As I was talking to someone who had experienced divorce several years ago said to me, “Everyone assumed I was spending the day with someone else. I already felt like a loser therefore, I was too embarrassed to say, “Excuse me but I have nowhere to go for the holidays. Can I come to your house?” And as I think back many years ago to my first marriage, the first Christmas after my divorce was by far the worst holiday of my life.

You will be ambushed by pain. The holidays can be a painful reminder of what once was and no longer is. Your emotions can surprise you, and catch you off guard. As people share their Christmas stories with me, one of the phrases that I hear quite often is “Wow, I wasn’t expecting that. Your emotions can be intense and unpredictable.
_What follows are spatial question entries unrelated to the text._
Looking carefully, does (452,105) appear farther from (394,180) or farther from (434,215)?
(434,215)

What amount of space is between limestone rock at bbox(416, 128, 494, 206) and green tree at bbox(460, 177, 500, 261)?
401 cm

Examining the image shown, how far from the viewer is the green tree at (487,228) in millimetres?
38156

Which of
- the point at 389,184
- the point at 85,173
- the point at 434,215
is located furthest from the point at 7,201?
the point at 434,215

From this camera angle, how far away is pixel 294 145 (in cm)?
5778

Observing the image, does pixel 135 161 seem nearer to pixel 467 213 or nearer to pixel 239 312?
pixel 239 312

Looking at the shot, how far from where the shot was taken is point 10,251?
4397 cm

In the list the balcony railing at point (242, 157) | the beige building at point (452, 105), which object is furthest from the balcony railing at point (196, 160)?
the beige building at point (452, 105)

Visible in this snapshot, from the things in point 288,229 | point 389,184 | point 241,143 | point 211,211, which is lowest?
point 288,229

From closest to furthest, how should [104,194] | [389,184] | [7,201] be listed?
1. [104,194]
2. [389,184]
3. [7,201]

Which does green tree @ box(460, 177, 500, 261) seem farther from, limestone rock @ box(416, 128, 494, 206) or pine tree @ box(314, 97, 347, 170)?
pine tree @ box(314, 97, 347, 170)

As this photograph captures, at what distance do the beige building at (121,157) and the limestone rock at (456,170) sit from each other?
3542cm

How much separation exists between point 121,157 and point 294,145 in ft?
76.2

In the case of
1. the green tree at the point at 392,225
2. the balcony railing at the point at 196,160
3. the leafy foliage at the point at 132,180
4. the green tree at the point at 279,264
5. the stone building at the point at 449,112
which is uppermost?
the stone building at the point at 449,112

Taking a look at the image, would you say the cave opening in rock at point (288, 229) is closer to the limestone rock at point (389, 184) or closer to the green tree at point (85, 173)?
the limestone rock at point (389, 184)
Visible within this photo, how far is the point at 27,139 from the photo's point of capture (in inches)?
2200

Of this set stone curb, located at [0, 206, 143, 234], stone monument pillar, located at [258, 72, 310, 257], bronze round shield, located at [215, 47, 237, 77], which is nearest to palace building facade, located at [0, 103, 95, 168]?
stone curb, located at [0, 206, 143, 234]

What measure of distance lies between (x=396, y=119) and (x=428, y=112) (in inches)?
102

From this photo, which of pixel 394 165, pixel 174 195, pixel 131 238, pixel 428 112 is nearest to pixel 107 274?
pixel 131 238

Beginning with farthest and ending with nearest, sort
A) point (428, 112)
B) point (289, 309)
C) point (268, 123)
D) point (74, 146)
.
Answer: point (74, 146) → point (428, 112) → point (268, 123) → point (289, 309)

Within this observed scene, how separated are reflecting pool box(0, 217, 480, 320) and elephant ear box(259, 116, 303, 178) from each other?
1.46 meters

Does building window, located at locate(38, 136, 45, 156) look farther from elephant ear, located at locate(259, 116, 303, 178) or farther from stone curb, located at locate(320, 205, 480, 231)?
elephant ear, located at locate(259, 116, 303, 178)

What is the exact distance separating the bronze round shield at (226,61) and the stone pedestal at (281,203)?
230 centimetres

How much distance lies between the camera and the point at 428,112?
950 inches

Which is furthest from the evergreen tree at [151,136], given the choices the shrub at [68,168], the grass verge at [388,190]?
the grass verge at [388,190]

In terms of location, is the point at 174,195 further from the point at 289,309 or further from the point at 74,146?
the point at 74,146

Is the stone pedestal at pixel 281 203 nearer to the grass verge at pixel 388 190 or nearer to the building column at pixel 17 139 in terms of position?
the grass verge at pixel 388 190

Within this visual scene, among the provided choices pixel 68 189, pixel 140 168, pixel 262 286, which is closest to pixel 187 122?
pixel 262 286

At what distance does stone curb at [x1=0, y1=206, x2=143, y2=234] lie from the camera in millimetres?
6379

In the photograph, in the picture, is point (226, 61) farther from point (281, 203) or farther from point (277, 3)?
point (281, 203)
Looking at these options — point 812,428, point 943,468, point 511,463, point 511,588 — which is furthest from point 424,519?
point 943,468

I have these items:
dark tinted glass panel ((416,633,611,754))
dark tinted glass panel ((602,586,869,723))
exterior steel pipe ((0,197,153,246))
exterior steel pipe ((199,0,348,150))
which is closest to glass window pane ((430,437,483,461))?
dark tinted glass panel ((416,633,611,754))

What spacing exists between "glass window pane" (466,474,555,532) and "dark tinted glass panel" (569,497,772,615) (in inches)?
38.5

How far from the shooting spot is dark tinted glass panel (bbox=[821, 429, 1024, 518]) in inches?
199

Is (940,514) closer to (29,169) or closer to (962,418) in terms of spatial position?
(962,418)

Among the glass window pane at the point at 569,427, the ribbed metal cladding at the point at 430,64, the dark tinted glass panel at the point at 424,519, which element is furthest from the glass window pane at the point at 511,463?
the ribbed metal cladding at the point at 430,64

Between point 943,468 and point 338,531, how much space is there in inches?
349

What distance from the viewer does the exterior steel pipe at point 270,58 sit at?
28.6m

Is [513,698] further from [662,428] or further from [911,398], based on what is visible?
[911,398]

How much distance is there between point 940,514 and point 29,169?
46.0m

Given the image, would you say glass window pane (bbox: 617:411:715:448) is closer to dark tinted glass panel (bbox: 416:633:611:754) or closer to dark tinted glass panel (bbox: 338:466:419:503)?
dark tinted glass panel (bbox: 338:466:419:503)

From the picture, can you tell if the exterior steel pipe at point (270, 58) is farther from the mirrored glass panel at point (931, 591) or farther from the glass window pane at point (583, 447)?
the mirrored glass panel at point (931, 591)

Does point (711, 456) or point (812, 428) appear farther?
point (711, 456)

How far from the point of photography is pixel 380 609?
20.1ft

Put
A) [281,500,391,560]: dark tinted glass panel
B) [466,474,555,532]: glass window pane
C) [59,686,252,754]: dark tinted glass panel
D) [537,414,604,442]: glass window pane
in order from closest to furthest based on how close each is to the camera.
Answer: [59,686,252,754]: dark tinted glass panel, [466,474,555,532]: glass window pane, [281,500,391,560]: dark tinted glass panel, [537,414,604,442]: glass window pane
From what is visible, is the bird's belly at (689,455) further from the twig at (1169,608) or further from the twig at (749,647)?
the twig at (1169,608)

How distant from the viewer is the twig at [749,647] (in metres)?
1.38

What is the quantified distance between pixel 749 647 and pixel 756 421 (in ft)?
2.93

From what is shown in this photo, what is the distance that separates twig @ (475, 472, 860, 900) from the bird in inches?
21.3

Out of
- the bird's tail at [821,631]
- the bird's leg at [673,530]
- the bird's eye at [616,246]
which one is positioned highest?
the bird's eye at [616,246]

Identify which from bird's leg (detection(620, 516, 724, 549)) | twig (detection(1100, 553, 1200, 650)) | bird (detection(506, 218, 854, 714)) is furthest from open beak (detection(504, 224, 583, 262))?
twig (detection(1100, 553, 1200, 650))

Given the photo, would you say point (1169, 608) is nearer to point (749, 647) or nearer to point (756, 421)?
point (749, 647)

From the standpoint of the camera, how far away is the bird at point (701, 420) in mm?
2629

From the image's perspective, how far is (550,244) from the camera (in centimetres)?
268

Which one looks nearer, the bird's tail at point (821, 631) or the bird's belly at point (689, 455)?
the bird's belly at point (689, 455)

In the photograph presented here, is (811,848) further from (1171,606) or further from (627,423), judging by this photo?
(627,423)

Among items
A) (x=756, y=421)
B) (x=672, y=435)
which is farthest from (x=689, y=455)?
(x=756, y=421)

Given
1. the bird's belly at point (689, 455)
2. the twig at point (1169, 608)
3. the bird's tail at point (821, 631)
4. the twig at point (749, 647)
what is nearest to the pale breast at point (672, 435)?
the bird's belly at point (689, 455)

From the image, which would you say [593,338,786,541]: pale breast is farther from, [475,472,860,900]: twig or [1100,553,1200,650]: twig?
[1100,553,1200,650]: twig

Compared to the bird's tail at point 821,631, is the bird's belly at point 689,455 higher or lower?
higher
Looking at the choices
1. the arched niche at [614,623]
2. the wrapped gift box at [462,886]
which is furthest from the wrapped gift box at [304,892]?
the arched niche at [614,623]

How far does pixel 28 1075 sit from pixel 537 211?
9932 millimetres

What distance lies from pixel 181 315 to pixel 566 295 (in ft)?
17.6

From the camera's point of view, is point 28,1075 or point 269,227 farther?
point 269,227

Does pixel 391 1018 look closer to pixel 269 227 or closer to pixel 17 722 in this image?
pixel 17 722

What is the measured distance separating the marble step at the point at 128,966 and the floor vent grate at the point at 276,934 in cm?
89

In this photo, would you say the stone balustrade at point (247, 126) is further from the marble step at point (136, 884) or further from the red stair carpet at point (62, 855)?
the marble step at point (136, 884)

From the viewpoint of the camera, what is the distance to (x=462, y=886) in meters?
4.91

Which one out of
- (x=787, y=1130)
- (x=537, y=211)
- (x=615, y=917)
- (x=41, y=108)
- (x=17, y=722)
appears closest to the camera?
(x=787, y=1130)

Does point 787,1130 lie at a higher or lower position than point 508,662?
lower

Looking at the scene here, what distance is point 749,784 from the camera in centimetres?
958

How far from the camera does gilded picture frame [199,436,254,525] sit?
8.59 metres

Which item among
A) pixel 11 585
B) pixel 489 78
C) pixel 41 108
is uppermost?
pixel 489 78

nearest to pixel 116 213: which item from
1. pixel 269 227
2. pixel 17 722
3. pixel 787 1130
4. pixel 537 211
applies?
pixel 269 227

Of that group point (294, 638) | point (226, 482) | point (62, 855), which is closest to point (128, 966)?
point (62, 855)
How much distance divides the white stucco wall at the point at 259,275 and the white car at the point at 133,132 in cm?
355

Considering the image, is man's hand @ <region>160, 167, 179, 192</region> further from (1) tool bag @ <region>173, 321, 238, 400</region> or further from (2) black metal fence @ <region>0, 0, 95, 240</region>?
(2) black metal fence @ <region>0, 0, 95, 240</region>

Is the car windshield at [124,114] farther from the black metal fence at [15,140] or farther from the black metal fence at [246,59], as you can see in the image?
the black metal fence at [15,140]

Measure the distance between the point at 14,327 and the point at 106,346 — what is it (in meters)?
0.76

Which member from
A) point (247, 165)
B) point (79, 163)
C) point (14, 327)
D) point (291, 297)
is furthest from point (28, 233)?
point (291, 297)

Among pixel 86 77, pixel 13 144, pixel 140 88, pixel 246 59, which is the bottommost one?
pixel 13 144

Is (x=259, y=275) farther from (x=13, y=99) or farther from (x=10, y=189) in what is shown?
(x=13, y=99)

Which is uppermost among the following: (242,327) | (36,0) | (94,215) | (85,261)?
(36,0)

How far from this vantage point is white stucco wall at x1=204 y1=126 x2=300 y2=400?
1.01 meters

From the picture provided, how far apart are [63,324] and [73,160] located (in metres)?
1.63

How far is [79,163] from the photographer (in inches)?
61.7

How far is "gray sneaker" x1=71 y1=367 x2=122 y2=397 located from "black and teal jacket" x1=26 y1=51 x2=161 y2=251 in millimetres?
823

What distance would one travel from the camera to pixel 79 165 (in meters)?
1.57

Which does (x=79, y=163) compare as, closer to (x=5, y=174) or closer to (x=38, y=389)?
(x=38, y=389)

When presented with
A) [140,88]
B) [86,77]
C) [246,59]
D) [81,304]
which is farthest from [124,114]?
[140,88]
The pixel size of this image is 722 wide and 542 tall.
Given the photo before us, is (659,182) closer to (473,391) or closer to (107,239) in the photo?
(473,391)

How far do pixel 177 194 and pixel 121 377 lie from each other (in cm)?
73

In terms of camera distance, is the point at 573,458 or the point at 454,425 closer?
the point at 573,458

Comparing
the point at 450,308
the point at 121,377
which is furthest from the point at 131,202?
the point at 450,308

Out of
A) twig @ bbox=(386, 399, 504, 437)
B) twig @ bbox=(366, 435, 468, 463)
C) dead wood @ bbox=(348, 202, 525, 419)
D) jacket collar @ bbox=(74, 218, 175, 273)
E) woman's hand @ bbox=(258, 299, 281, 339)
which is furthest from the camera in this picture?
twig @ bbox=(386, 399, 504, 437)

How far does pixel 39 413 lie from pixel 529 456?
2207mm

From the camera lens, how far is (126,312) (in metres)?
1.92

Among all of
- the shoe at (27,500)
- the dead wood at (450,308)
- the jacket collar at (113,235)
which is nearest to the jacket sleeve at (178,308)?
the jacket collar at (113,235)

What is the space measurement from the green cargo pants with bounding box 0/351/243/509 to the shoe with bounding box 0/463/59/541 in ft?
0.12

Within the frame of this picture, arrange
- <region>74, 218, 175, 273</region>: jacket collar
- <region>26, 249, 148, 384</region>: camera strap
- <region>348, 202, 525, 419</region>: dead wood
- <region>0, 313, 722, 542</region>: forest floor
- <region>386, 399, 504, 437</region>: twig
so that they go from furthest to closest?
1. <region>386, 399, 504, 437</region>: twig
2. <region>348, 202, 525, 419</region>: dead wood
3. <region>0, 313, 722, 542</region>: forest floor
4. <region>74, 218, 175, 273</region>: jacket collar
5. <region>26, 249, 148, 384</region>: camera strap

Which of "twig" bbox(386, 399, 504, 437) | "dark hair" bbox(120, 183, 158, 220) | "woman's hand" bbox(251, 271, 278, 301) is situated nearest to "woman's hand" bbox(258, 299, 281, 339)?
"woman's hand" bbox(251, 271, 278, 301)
Don’t let your loss however, become the lens through which you view all life’s circumstances. And don’t limit your thinking to Jesus birth. Consider what he came to do. He came with purpose, and it’s personal. The incarnation of God in Jesus Christ is nothing if it is not personal. He entered this world took on human flesh, and died on a cross to bear your sin. He came to defeat sin & sorrow. He came to a fallen broken world to people who are both sinners and sufferers, and he came to deal with the root of all those things.

This is what the Gospel of Jesus is about, a Savior who comes to the scene of pain, sorrow, and weeping with compassion, with comfort, and with the power to save.